歳を重ねるにつれ、雪が降る事を喜べなくなっていた。
寒いし、冷たいし、積もったら歩きにくいし、凍ったら滑るし、電車は止まるし、まるで良いことがない。

でも、そう思うようになったのはいつからだろう。

まだ私が幼かった頃、雪の予報が出ればワクワクした。
母に”ねぇいつ雪降るの?まだ降らないの?積もるかな?”としつこいくらい質問攻めしたものだ。
雪が降り始めた時、雪が積もってるか何回も外を確認しに行った。
空から降ってくる雪を何時間でも見ていられた。
街が辺り一面銀世界になったのを見た時、どこか別の街にでも来たのかと思った。
太陽の光が雪に反射してキラキラと輝いているのを見た時、宝石が落ちてると思った。
フワフワの雪を触った時、雲みたいだ!と思った。
見るもの、触るもの、全てが私の心を踊らせた。

だけど大人になった私は、その時の感動や喜びを何処かに忘れていた。
それを思い出させてくれたのは、娘だった。

2024/02/05
この日、東京はお昼過ぎ頃から雪が降り始めた。
”あ~降ってきたかぁ、帰りまで積もらないで欲しいな”なんて思っていたけれど、この日はしっかりと降り積もっていた。
雨の混じるシャーベット状の雪が私の靴を濡らす。
”はぁ雪ヤダなぁ”気づけばそんな独り言をボヤいていた。
そんな私の心情とは正反対に、娘は雪をとても喜んでいた。
保育園に迎えに来た私を見つけるなり娘は、
”ママー!みんなでね、ゆきがっせんした!たのしかった!”と今日あった事をすごい勢いで話してくれた。
その後も勢い止まらず、”ねぇまだゆきふってる?つもってる?あしたもふる?”と質問攻めにあった。
外に出るなり娘は”ふってる!さむーい!”と言った。
その顔はすごくにこやかだった。

- _提供リスト_:
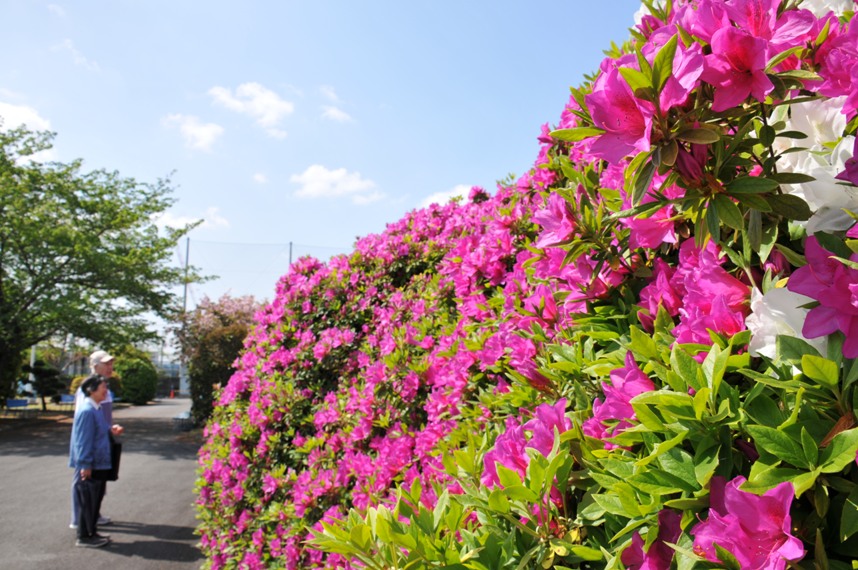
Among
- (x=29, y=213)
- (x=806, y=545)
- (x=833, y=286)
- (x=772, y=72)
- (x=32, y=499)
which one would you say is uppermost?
(x=29, y=213)

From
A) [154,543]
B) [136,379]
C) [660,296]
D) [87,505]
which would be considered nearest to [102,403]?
[87,505]

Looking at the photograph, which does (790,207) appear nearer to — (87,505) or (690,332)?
(690,332)

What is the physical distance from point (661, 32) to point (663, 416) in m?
0.58

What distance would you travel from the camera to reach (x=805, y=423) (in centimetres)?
79

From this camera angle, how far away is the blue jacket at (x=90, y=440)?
21.7 ft

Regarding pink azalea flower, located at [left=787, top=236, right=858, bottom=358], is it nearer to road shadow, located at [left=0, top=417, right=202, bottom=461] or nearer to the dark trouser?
the dark trouser

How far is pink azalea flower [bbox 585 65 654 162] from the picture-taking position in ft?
2.74

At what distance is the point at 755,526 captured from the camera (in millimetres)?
758

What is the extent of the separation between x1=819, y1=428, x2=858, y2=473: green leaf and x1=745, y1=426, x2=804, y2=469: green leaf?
2 centimetres

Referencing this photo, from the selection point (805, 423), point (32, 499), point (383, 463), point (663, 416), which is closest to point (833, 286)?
point (805, 423)

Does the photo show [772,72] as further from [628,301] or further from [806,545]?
[806,545]

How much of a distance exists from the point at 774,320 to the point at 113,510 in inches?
376

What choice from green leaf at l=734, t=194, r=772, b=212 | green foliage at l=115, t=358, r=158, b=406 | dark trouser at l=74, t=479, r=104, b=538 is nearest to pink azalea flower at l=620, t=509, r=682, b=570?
green leaf at l=734, t=194, r=772, b=212

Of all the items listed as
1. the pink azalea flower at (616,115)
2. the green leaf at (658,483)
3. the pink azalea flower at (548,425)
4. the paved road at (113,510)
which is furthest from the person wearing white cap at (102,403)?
the pink azalea flower at (616,115)
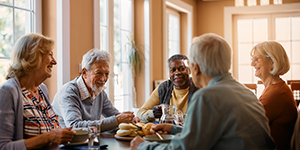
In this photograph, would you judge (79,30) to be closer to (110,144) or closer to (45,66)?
(45,66)

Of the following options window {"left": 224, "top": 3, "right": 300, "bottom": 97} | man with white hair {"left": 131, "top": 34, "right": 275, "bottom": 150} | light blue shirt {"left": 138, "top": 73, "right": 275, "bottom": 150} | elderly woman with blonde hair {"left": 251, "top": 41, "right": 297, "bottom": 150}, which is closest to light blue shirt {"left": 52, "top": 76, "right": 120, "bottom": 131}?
man with white hair {"left": 131, "top": 34, "right": 275, "bottom": 150}

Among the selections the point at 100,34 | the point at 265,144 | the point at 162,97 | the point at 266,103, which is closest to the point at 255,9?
the point at 100,34

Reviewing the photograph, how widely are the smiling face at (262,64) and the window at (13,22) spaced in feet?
6.59

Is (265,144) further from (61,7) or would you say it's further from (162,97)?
(61,7)

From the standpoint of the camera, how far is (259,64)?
2232 millimetres

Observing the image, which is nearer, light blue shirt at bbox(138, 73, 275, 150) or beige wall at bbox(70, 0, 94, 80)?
light blue shirt at bbox(138, 73, 275, 150)

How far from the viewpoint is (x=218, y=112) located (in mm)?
1201

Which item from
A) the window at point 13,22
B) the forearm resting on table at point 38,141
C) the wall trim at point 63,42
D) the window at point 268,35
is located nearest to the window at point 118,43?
the wall trim at point 63,42

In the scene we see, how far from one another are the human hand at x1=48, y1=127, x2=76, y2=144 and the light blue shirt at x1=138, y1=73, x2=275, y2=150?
0.59 m

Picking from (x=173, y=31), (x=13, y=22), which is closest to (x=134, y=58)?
(x=173, y=31)

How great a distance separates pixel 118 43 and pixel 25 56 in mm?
2527

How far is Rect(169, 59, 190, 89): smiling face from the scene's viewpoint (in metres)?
2.76

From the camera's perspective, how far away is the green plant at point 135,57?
4.38 metres

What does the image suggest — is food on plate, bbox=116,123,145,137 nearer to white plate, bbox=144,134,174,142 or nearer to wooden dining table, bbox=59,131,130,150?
wooden dining table, bbox=59,131,130,150
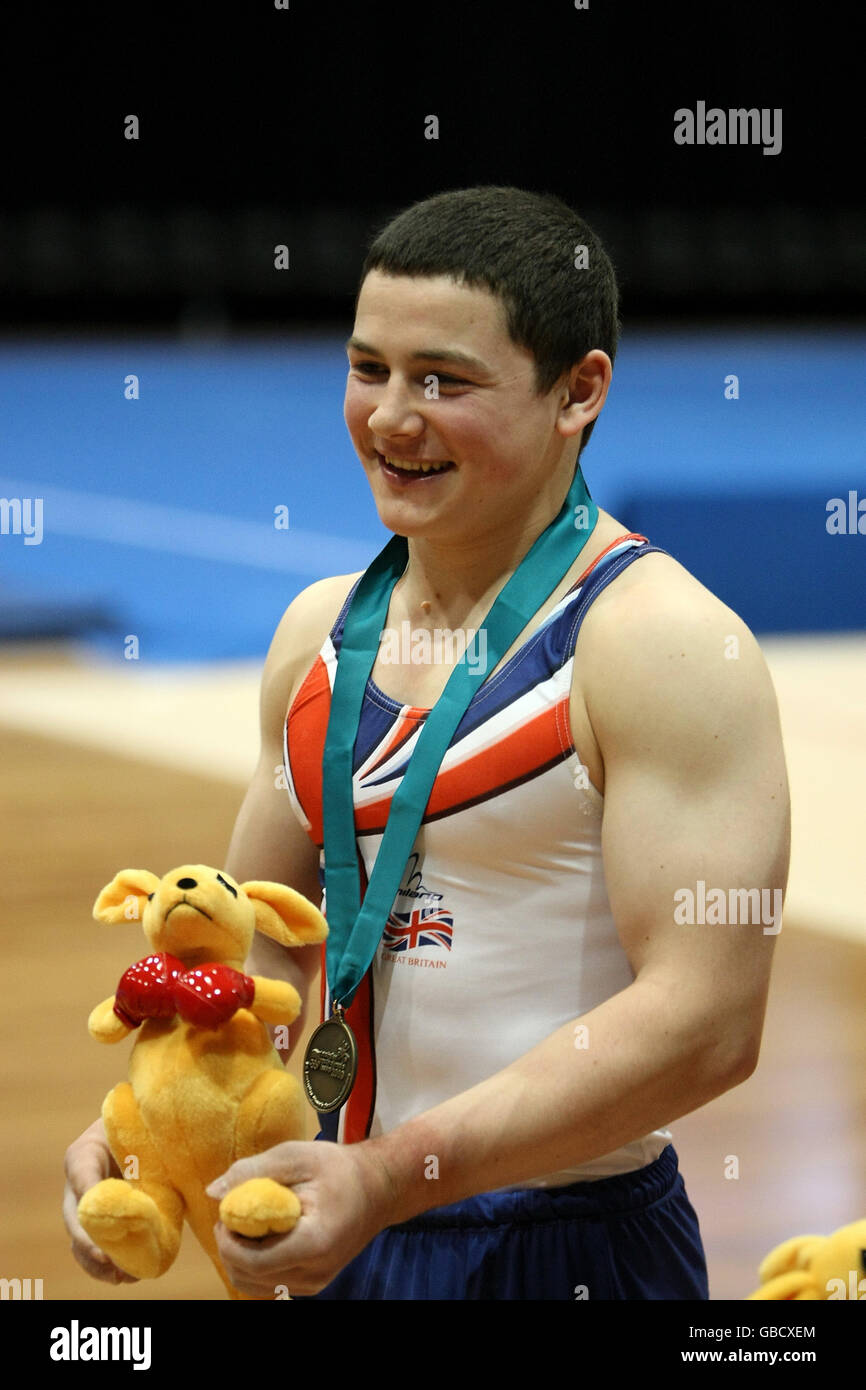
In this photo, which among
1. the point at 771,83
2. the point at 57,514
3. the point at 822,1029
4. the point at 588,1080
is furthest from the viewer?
the point at 771,83

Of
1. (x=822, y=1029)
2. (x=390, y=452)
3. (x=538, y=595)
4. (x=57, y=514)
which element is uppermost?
(x=57, y=514)

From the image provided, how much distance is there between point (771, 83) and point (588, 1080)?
18111mm

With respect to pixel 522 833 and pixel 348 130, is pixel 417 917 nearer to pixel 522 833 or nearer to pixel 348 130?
pixel 522 833

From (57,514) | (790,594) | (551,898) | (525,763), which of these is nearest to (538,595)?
(525,763)

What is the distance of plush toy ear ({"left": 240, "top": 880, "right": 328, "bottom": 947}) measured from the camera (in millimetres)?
1961

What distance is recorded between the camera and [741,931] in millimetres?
1719

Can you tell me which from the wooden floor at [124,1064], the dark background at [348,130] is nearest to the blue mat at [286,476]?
the dark background at [348,130]

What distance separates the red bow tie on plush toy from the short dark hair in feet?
2.38

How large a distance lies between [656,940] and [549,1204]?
0.40m

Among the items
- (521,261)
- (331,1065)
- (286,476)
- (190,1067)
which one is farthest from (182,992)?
(286,476)

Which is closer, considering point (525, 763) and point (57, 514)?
point (525, 763)

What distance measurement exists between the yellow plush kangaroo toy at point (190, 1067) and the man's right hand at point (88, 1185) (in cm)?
2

- _作業指示_: 本文を最初から最後まで、一字も変えずにそのまま書き写すこと。 本文だけを頼りにすること。

- _作業結果_:
歳を重ねるにつれ、雪が降る事を喜べなくなっていた。
寒いし、冷たいし、積もったら歩きにくいし、凍ったら滑るし、電車は止まるし、まるで良いことがない。

でも、そう思うようになったのはいつからだろう。

まだ私が幼かった頃、雪の予報が出ればワクワクした。
母に”ねぇいつ雪降るの?まだ降らないの?積もるかな?”としつこいくらい質問攻めしたものだ。
雪が降り始めた時、雪が積もってるか何回も外を確認しに行った。
空から降ってくる雪を何時間でも見ていられた。
街が辺り一面銀世界になったのを見た時、どこか別の街にでも来たのかと思った。
太陽の光が雪に反射してキラキラと輝いているのを見た時、宝石が落ちてると思った。
フワフワの雪を触った時、雲みたいだ!と思った。
見るもの、触るもの、全てが私の心を踊らせた。

だけど大人になった私は、その時の感動や喜びを何処かに忘れていた。
それを思い出させてくれたのは、娘だった。

2024/02/05
この日、東京はお昼過ぎ頃から雪が降り始めた。
”あ~降ってきたかぁ、帰りまで積もらないで欲しいな”なんて思っていたけれど、この日はしっかりと降り積もっていた。
雨の混じるシャーベット状の雪が私の靴を濡らす。
”はぁ雪ヤダなぁ”気づけばそんな独り言をボヤいていた。
そんな私の心情とは正反対に、娘は雪をとても喜んでいた。
保育園に迎えに来た私を見つけるなり娘は、
”ママー!みんなでね、ゆきがっせんした!たのしかった!”と今日あった事をすごい勢いで話してくれた。
その後も勢い止まらず、”ねぇまだゆきふってる?つもってる?あしたもふる?”と質問攻めにあった。
外に出るなり娘は”ふってる!さむーい!”と言った。
その顔はすごくにこやかだった。